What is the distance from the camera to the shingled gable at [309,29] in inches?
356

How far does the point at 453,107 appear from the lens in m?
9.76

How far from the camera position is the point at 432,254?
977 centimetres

=== Written problem ===
Starting at the line with "How far from" and continuing through the last of the rows, switch "camera position" to "viewpoint" and repeat only those lines with everything else left as is.

=== Full answer ===
How far from the viewpoint is the point at 432,254?
977 centimetres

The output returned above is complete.